● **DOCUMENTO**
Un cuento extraño, que brilla en solitario, es El pozo inútil. Se trata también de un soliloquio, en este caso el de un vigilante nocturno de explícita extracción andina, quien le narra en clave verborréica a un ingeniero los extraños acontecimientos en torno a la construcción de un pozo artesiano. Dos cosas resaltan: el excelente uso de la oralidad andina (con su rica carga de onomatopeyas y retóricas) y el creciente suspenso trabajado a lo largo de la primera parte del relato. En este caso, se trata del único cuento con matices fantásticos de la compilación, que se publica por primera vez en esta segunda edición.
 
Alonso Cueto dice respecto del libro: “Los relatos de Ulises Gutiérrez, ambientados en la sierra central, están escritos con una mano que no rehúye contar su historia pero que lo hace con enorme cuidado por la creación de atmósferas y escenarios”. Estamos de acuerdo con esta última apreciación, incluso con que “todos los relatos de Gutiérrez logran transmitir una intimidad ejemplar con sus escenarios”, pero no con la apreciación de que los cuentos están ambientados en la sierra central. En realidad, hay varios que se asientan geográficamente en estas latitudes, pero la mayoría están marcados por la melancolía y la distancia. Ellos son, por ejemplo, los relatos ambientados en el Japón (de los que ya hablamos) y La penumbra alumbra, adaptada en el Uruguay, aunque con esporádicos “ritornellos” a Miraflores, y cuya imbricación de tiempos conforma, precisamente, lo mejor de la técnica.
 
En el grupo destaca, definitivamente, El viaje de la muchka, un cuento de aventuras, al mejor estilo de Antonio Chéjov, en el que un joven de ascendencia andina que ha logrado una buena posición social en Lima intenta deshacerse de una “muchka” legendaria (es decir, un mortero de piedra, un batán) que ha seguido a su familia durante generaciones. El pretexto, vender la “muchka”, sirve para que el narrador inserte historias del pasado tanto del preciado objeto (tallado por un artesano de Písac, en Cusco) como de su propia familia migrante. Un cuento sólido, con matices rocambolescos, que termina siendo un verdadero continente de aventuras y espejo de la realidad social peruana.

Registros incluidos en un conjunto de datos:
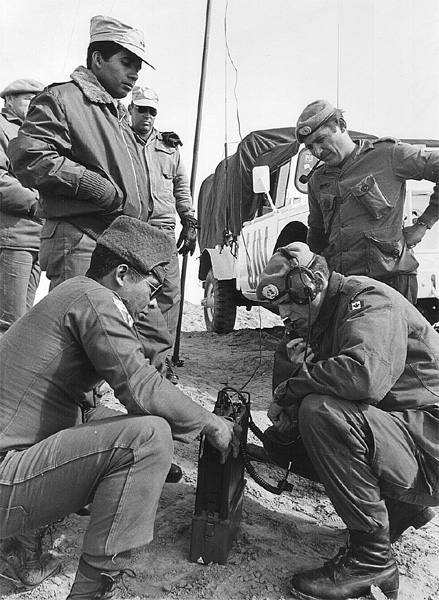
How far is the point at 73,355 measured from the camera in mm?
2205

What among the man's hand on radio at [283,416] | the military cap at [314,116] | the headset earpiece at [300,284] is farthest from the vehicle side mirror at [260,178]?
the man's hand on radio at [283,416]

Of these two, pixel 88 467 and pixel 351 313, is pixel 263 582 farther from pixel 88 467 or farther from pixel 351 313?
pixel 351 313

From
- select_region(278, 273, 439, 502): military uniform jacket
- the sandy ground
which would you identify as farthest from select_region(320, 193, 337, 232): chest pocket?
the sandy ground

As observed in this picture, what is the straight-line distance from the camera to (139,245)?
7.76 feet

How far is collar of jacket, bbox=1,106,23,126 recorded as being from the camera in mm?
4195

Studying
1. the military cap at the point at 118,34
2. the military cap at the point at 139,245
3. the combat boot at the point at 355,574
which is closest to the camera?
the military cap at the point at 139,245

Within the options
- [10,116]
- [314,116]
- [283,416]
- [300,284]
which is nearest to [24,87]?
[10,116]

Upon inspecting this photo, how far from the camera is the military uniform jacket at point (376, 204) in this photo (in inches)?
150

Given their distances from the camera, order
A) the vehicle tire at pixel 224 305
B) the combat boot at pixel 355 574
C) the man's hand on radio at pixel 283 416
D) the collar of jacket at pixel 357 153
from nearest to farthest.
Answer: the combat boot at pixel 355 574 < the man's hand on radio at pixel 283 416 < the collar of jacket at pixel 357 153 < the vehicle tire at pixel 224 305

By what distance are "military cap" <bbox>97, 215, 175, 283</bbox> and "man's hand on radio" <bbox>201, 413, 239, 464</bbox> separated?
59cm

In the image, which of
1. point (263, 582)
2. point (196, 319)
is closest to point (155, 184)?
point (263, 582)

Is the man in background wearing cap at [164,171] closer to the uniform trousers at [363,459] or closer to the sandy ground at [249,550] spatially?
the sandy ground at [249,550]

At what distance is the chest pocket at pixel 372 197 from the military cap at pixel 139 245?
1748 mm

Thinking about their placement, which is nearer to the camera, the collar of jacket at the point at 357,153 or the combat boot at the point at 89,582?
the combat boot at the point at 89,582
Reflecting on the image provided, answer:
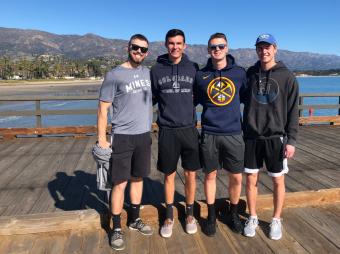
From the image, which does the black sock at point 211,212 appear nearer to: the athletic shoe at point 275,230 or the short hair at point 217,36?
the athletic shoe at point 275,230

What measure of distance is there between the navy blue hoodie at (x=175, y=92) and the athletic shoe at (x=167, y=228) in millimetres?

● **TAREAS POR REALIZAR**
A. Responde según la reseña:
(i) ¿Quién narra los acontecimientos de El pozo inútil?
(ii) ¿Dónde está adaptada La penumbra alumbra?
(iii) ¿Quién talló la "muchka" de El viaje de la muchka?
B. Extrae de la reseña el tramo que va desde "Alonso Cueto dice" hasta "de la técnica.".
C. Resume la reseña en dos oraciones.

● **RESPUESTAS POR TAREA**
A.
(i) Un vigilante nocturno de explícita extracción andina.
(ii) En el Uruguay.
(iii) Un artesano de Písac, en Cusco.

B.
Alonso Cueto dice respecto del libro: “Los relatos de Ulises Gutiérrez, ambientados en la sierra central, están escritos con una mano que no rehúye contar su historia pero que lo hace con enorme cuidado por la creación de atmósferas y escenarios”. Estamos de acuerdo con esta última apreciación, incluso con que “todos los relatos de Gutiérrez logran transmitir una intimidad ejemplar con sus escenarios”, pero no con la apreciación de que los cuentos están ambientados en la sierra central. En realidad, hay varios que se asientan geográficamente en estas latitudes, pero la mayoría están marcados por la melancolía y la distancia. Ellos son, por ejemplo, los relatos ambientados en el Japón (de los que ya hablamos) y La penumbra alumbra, adaptada en el Uruguay, aunque con esporádicos “ritornellos” a Miraflores, y cuya imbricación de tiempos conforma, precisamente, lo mejor de la técnica.

C. La reseña destaca El pozo inútil, el soliloquio de un vigilante nocturno andino y único cuento con matices fantásticos de la compilación. También destaca El viaje de la muchka, en el que un joven de ascendencia andina intenta deshacerse de un mortero de piedra que ha seguido a su familia durante generaciones, y discrepa de Alonso Cueto en que los cuentos estén ambientados en la sierra central, pues la mayoría están marcados por la melancolía y la distancia.